Print every entry below exactly, leaving out the pictures.

* * *

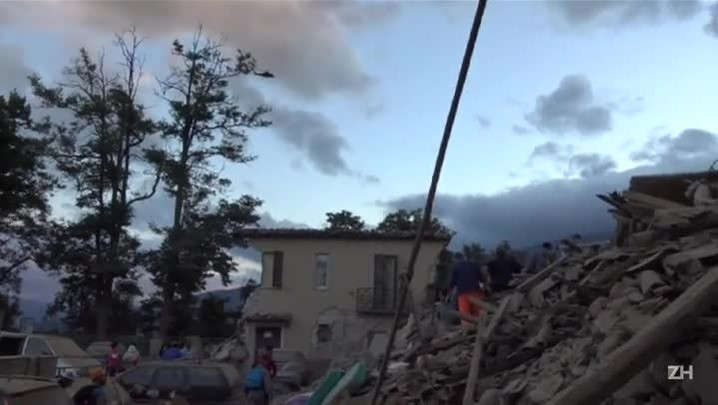 Forte terremoto mata dezenas de pessoas na Itália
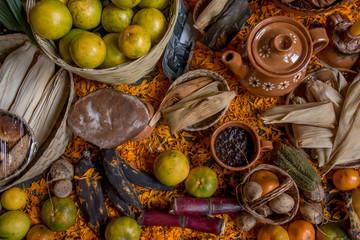 comida organica mexicans, alimentos sanos, ofrenda mexicana con comida y flores, dia de muertos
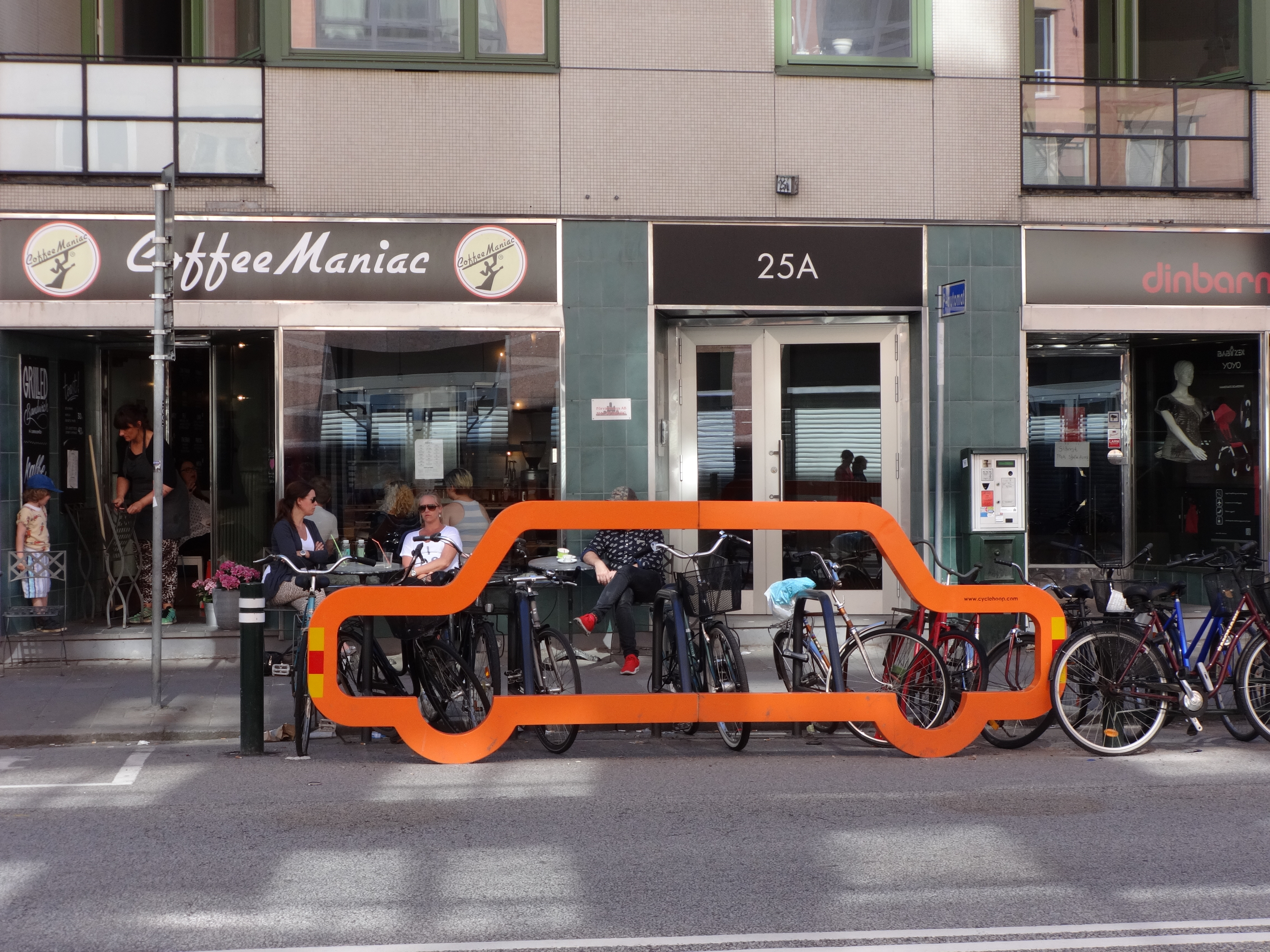 I found this really powerful, a representation of how many bikes can take the space of one car.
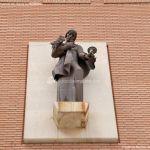 Foto Escultura fachada del Ayuntamiento de Torrejón 1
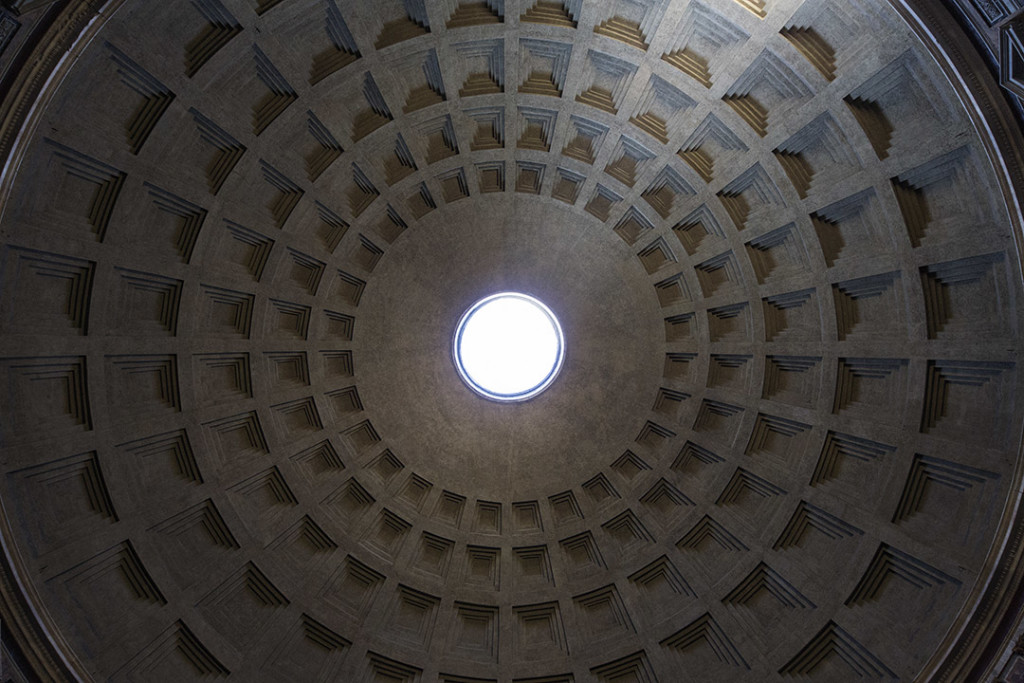 _nf - Low Angle View - Roma - Pantheon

* * *

Solution to this task:
 Forte terremoto mata dezenas de pessoas na Itália
 comida organica mexicans, alimentos sanos, ofrenda mexicana con comida y flores, dia de muertos
 I found this really powerful, a representation of how many bikes can take the space of one car.
 Foto Escultura fachada del Ayuntamiento de Torrejón 1
 _nf - Low Angle View - Roma - Pantheon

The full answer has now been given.